Encyclopédie du paranormal - Tsukumogami

     Tsukumogami


Dans le folklore japonais, anciens objets devenus vivants et maléfiques


Un tsukumogami (en japonais : 付喪神, traduction approximative : "vieil objet esprit") est une sorte de yokai des croyances japonaises.


Il est dit qu'un objet peut acquérir une âme et s'animer s'il atteint son 100ème anniversaire ; plus rarement il peut également prendre vie par rancoeur et par amertume s'il a été abandonné ou abîmé.

N'importe quel artefact est susceptible de se transformer en tsukumogami, y compris des objets ménagers tout-à-fait ordinaires. Pour cette raison, les tsukumogami présentent une très grande variété de formes et d'aspects. Ils gardent l'apparence de l'objet d'origine, mais possèdent en plus un visage (souvent représenté avec un oeil unique et une bouche grande ouverte, tirant la langue), des jambes, des bras...
Les tsukumogami sont de nature maléfique ; ils hantent les êtres humains et leurs jouent des tours pendables, allant même jusqu'à les blesser ou à les tuer.


Des tsukumogami (à droite : une sandale en paille, une canne et une ombrelle) sur un dessin du Hyakki Yako. Période Muromachi (1336-1573)

Dans le folklore japonaise, les tsukumogami sont très clairement assimilés à des esprits ou à des êtres surnaturels ; comme ils sont conscients et vivants, ils sont différents des objets magiques ou enchantés.
◇ ◇ ◇ ◇ ◇
▶ _TÂCHES À RÉALISER_
1) D'après le texte sur les tsukumogami, quel anniversaire un objet doit-il atteindre pour acquérir une âme et s'animer ?
2) Reprenez mot pour mot, dans le texte sur les tsukumogami, le passage qui s'ouvre sur les mots contenant "N'importe quel artefact" et se referme sur "Période Muromachi (1336-1573)".
◇ ◇ ◇ ◇ ◇
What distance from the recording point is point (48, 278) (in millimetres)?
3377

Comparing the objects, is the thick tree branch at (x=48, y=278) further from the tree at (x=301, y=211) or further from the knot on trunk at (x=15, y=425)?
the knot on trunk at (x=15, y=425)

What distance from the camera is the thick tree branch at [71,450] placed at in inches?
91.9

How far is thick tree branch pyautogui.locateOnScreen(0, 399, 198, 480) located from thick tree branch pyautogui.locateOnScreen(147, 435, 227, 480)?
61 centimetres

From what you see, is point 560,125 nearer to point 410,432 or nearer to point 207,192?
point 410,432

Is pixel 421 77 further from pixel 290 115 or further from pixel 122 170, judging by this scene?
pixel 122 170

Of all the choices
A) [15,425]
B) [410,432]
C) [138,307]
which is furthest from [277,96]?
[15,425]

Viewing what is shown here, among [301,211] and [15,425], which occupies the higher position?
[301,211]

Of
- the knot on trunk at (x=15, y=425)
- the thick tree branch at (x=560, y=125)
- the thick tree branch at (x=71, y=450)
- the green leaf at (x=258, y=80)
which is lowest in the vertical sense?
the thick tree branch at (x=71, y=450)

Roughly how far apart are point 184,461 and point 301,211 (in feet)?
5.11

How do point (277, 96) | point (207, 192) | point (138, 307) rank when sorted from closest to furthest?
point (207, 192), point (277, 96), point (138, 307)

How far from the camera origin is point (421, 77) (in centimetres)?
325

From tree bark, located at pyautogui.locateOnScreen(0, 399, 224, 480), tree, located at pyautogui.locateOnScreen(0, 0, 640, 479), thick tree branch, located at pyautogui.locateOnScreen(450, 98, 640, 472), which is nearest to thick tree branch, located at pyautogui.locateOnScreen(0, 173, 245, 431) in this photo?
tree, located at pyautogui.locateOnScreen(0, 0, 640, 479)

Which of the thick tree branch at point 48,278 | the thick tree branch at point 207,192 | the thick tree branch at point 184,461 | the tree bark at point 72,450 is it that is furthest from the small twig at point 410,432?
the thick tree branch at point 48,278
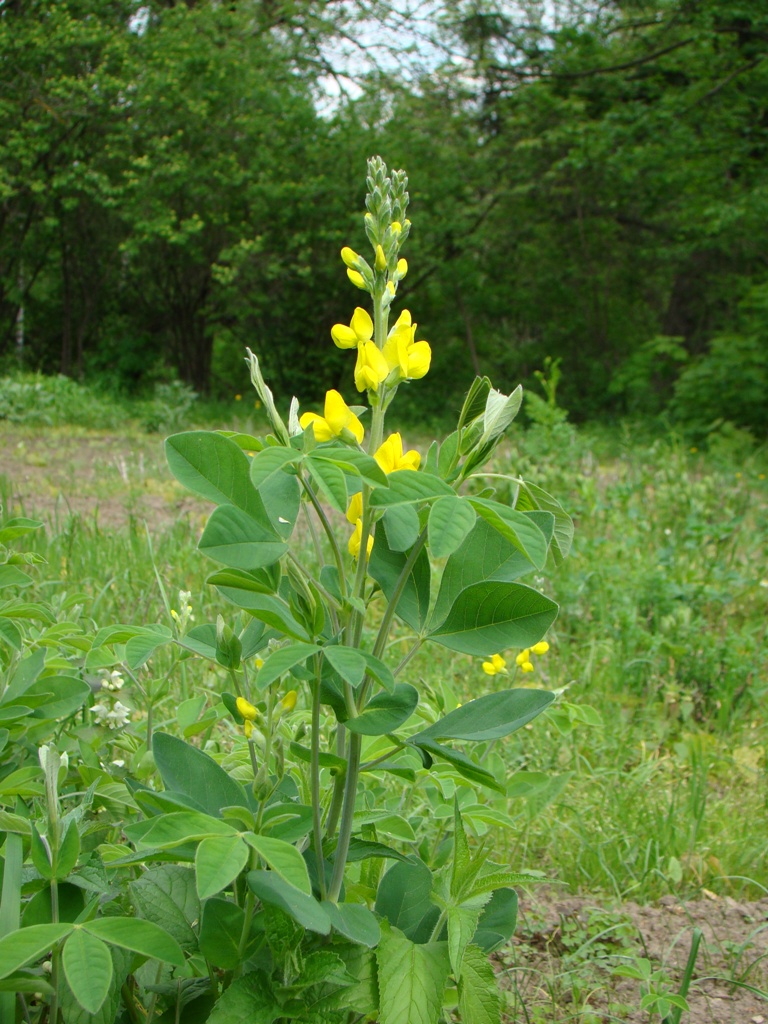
◇ ◇ ◇ ◇ ◇
▶ _RÉPONSES_
1) Son 100e anniversaire.

2)
N'importe quel artefact est susceptible de se transformer en tsukumogami, y compris des objets ménagers tout-à-fait ordinaires. Pour cette raison, les tsukumogami présentent une très grande variété de formes et d'aspects. Ils gardent l'apparence de l'objet d'origine, mais possèdent en plus un visage (souvent représenté avec un oeil unique et une bouche grande ouverte, tirant la langue), des jambes, des bras...
Les tsukumogami sont de nature maléfique ; ils hantent les êtres humains et leurs jouent des tours pendables, allant même jusqu'à les blesser ou à les tuer.


Des tsukumogami (à droite : une sandale en paille, une canne et une ombrelle) sur un dessin du Hyakki Yako. Période Muromachi (1336-1573)